What is the average # of batches you could age in an oak barrel for? I heard today for the first time that after 2 batches, bacteria starts to grow in the barrel and if used in later beers, it could make the beers sour. Did I run across some false information? If this is true, would it still be drinkable with of course, some sourness to it (if I was ok with that)?
That's pretty arbitrary information. The fact is that the possibility of infection is there from day one. There is no certain number of batches before infection. You can mitigate infection through proper sanitation.
Never done anything with a barrel, so ... I think most people end up using barrels for sour beers after 2 or 3 clean beers because the whiskey (or whatever) has mostly faded at that point. I don't think that bacteria is spontaneously generating in used barrels after a couple batches, you have to add the bugs that you want. @FATC1TY has done some barrels, hopefully he can set you straight
If your sanitation is up. You keep the barrel clean and hydrated. You can get a couple beers easy. I've gotten 3-4 and at that point I soured it myself. The oak flavor or spirit in the barrel beforehand changes nicely and it's better to go dark and heavy to lighter each pass I've found. I'd plan for atleast 3 or more beers in a barrel if you are a really attentive brewer and cellar man.

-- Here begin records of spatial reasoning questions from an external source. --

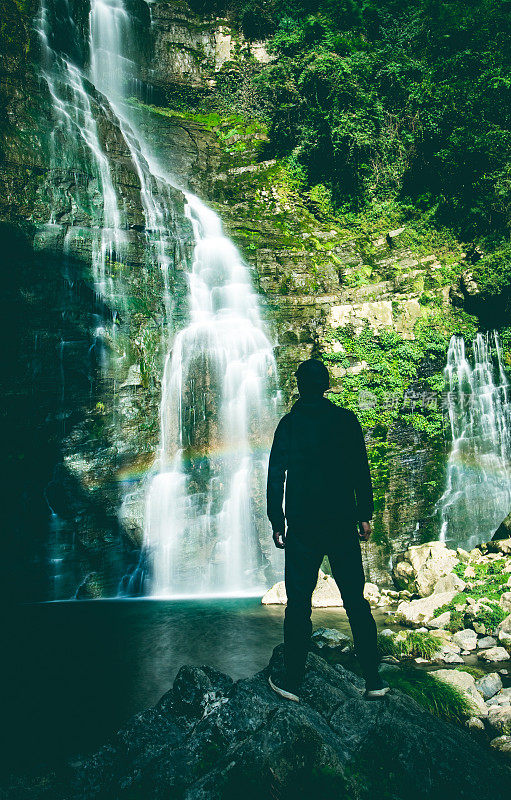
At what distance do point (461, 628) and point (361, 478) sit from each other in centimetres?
509

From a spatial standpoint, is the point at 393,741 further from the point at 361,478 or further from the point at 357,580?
the point at 361,478

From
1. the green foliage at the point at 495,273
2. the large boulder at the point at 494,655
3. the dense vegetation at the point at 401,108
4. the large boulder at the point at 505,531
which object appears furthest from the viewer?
the dense vegetation at the point at 401,108

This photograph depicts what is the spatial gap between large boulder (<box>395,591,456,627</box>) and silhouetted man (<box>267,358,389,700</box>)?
15.8 ft

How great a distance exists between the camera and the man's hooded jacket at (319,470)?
2746 mm

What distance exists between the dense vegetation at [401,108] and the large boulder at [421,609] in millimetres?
7796

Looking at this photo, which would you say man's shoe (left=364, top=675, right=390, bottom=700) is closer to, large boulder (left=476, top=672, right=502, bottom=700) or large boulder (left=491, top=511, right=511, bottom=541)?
large boulder (left=476, top=672, right=502, bottom=700)

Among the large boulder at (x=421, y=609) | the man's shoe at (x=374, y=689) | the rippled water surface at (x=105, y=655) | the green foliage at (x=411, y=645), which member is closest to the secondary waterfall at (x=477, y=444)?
the large boulder at (x=421, y=609)

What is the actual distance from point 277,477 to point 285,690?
4.09 feet

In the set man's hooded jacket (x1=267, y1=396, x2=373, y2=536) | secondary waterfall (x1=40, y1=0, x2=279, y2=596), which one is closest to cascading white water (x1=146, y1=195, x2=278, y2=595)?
secondary waterfall (x1=40, y1=0, x2=279, y2=596)

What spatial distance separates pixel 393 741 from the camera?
262 cm

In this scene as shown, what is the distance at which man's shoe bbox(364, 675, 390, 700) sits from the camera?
2814 millimetres

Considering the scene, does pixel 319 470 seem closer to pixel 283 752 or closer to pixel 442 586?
pixel 283 752

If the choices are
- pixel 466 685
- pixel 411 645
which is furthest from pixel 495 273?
pixel 466 685

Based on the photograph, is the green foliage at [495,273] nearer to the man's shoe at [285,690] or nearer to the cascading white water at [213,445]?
the cascading white water at [213,445]
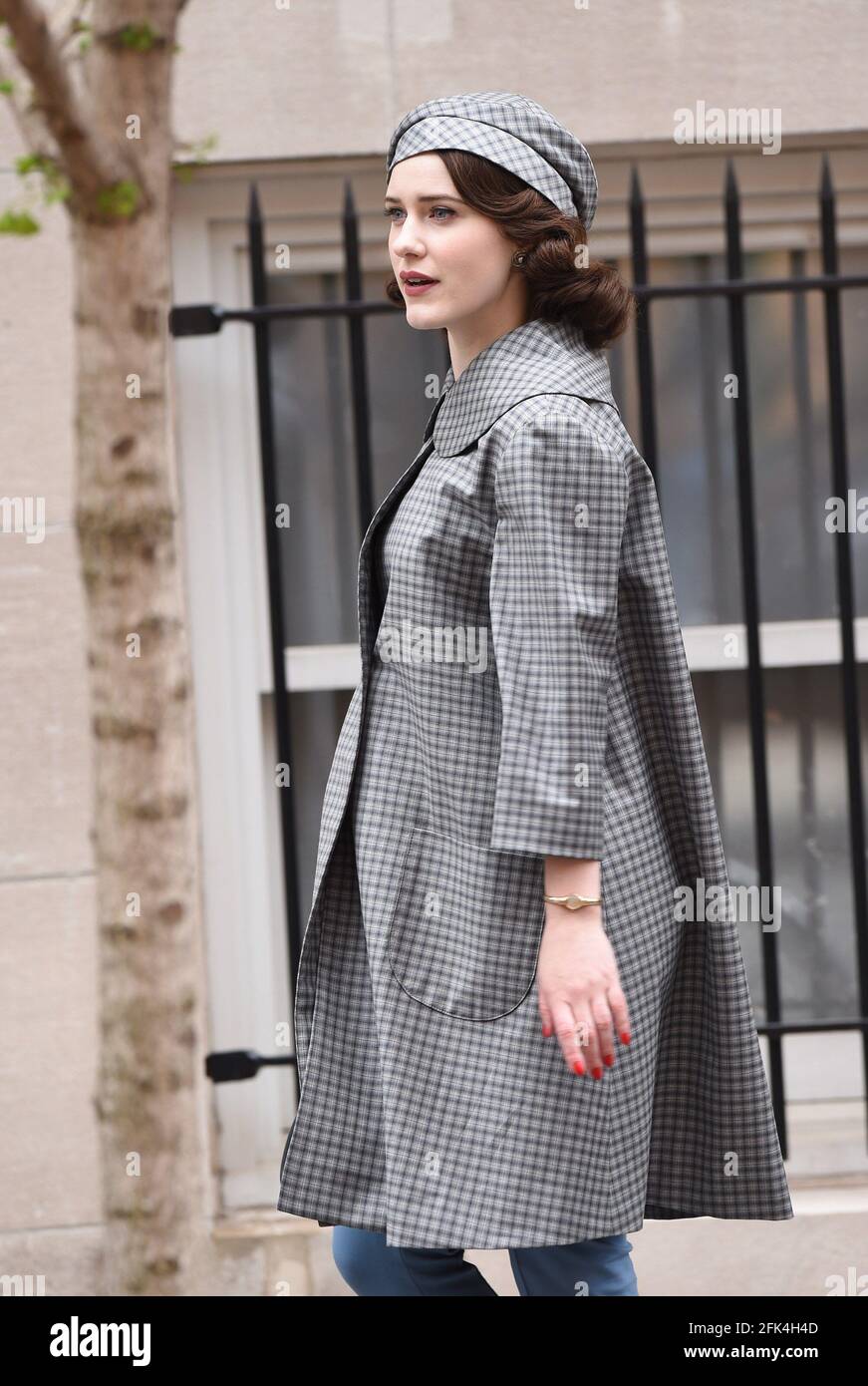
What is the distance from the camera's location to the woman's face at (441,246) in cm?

I have a 5 gallon barrel that I've been using for the last 3 years. I think total I've put 8 batches in it and in fact I just refilled it yesterday. The first two batches were "clean" beers with no problems, then I intentionally soured it. As long as you keep it full it should last you for a while. As far as continuing to produce clean beers, its lifespan is going to be shorter. There is a much greater risk of an infection holding in the barrel. If you get an infected batch in a carboy, you can sanitize and it should be fine for the next batch, but a barrel will not work that way. So for clean beers I would say generally 2-3 beers, but after each batch the barrel character will be weaker.
Great info guys. I guess I'll be saving my barrels to age some sour beers when I start making them! It'll save me having to buy a lot of designated equipment for sours.
By hydrated do you refer to spraying down the outside of the barrel while the beer is aging or simply keeping them full of beer?